Die Musik der Ungarndeutschen -

Ein wichtiger Bestandteil der Kulturgeschichte Ungarns

von Dr. Franz Metz

 

Das nationale Element spielte in der Geschichte der Musik nicht immer eine solche vorherrschende Rolle wie es im 19. Jahrhundert der Fall war und teilweise auch heute noch ist. Wenn die ethnisch verschiedenen Elemente der französischen, englischen oder deutschen Geschichtsschreibung bis vor kurzem noch ein Tabu waren, so sind an der unteren Donau die geistigen nationalen Grenzen nur schwer zu erkennen. Und gerade dieses "besondere" Element südosteuropäischer Kulturregion macht diese europäische Musiklandschaft so interessant, bunt und wertvoll. Die Gründe dafür sind in der abwechslungsreichen Geschichte dieser Länder zu finden, wobei sich das Wort "Land" nicht unbedingt auf eine Kulturregion beziehen muss. Durch das wandernde Musikantentum des Mittelalters, durch die Ansiedlung von Kolonisten aus dem damaligen Heiligen Römische Reich Deutscher Nation im 12. und 18. Jahrhundert wie auch aus vielen anderen Gründen, kamen nicht nur Bauern, Handwerker, Beamte und Soldaten nach Ungarn.

Bereits im frühen Mittelalter waren am königlichen Hof oder an bischöflichen Kathedralen deutsche Musiker tätig, einige nur für eine gewisse Zeit, andere ließen sich in Ungarn nieder.
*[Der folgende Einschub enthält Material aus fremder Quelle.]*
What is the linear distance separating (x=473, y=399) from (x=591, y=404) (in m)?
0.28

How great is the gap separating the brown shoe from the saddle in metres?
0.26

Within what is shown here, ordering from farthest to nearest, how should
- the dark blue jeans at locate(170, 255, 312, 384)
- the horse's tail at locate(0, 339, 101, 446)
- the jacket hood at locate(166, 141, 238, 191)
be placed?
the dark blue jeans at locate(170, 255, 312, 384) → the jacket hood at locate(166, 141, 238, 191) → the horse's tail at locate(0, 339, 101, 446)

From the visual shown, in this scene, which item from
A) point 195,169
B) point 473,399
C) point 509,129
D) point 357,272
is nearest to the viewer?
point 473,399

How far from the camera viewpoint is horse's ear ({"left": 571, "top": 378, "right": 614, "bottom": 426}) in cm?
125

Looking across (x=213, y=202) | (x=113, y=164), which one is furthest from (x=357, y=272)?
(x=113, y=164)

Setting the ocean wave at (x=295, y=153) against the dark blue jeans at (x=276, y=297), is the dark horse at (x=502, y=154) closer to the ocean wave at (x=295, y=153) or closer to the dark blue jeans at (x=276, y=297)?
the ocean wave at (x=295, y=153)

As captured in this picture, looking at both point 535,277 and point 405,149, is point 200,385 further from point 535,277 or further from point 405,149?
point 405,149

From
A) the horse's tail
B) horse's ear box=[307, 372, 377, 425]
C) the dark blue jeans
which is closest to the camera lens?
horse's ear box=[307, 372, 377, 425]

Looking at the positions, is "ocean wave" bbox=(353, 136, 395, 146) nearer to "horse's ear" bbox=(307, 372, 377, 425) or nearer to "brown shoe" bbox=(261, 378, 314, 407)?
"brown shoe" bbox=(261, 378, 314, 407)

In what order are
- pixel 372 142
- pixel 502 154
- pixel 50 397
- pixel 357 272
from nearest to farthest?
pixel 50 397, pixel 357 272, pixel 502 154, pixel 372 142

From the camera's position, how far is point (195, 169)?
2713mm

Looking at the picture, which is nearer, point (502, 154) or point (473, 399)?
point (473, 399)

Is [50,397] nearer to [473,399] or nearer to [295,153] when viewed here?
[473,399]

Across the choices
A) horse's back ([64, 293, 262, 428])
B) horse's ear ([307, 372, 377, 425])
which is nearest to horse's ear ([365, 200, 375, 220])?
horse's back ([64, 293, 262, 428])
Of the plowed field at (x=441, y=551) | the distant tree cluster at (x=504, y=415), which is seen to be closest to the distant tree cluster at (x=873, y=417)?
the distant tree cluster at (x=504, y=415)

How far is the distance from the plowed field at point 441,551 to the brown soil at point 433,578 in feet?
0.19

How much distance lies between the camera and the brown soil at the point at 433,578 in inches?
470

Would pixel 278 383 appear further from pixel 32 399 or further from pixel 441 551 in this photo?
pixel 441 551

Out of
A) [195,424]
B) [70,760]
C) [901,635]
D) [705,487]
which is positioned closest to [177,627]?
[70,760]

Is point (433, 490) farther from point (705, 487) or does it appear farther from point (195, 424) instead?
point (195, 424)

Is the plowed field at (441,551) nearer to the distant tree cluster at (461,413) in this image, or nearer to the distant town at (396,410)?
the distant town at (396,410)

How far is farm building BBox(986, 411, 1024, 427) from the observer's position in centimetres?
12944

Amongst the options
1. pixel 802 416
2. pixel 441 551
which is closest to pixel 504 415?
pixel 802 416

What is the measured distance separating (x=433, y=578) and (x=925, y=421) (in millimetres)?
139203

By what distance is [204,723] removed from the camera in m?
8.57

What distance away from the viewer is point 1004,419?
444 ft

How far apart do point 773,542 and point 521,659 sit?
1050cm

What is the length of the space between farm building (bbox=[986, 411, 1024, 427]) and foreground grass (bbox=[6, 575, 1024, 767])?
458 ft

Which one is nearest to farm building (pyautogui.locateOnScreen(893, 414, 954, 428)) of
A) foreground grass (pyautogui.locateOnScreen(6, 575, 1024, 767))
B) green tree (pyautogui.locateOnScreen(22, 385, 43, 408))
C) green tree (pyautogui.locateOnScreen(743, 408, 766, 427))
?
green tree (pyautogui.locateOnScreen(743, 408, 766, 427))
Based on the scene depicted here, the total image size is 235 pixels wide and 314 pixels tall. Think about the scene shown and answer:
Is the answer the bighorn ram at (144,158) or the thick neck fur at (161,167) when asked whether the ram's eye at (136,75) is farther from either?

So wissen wir, dass Magister Walther zur Zeit des Märtyrerbischofs Gerhard von Sagredo an der damaligen Domschule zu Tschanad (Morisena, Csanád) im 11. Jahrhundert als Musiklehrer tätig war. Auch in den drauffolgenden Jahrhunderten kamen deutsche Sänger, Instrumentalisten und Komponisten an den ungarischen Königshof, musizierten in mittelalterlichen Domkirchen oder sorgten für die Unterhaltung Adeliger. Ob Johannes Tedescus, Heinrich Finck, Robert Stolzer, Johannes Lang oder Liebhard Eghenvelder, wir finden auf allen ungarischen Gutshöfen bis zur türkischen Besetzung viele Namen deutscher Musiker.

Selbst in den verschiedenen Klöstern Ungarns finden wir zahlreiche Namen von Mönchen welche als begabte Komponisten oder selbst als Instrumentenbauer in die Musikgeschichte eingegangen sind. Deren Nationalität heute festzustellen wäre nicht nur ein kompliziertes Vorhaben sondern auch irrelevant, da man in den damaligen Abteien und Klöstern kein großes Gewicht auf die Muttersprache der Geistlichen legte - das allgemein Christliche und Katholische spielte dabei eine größere Rolle.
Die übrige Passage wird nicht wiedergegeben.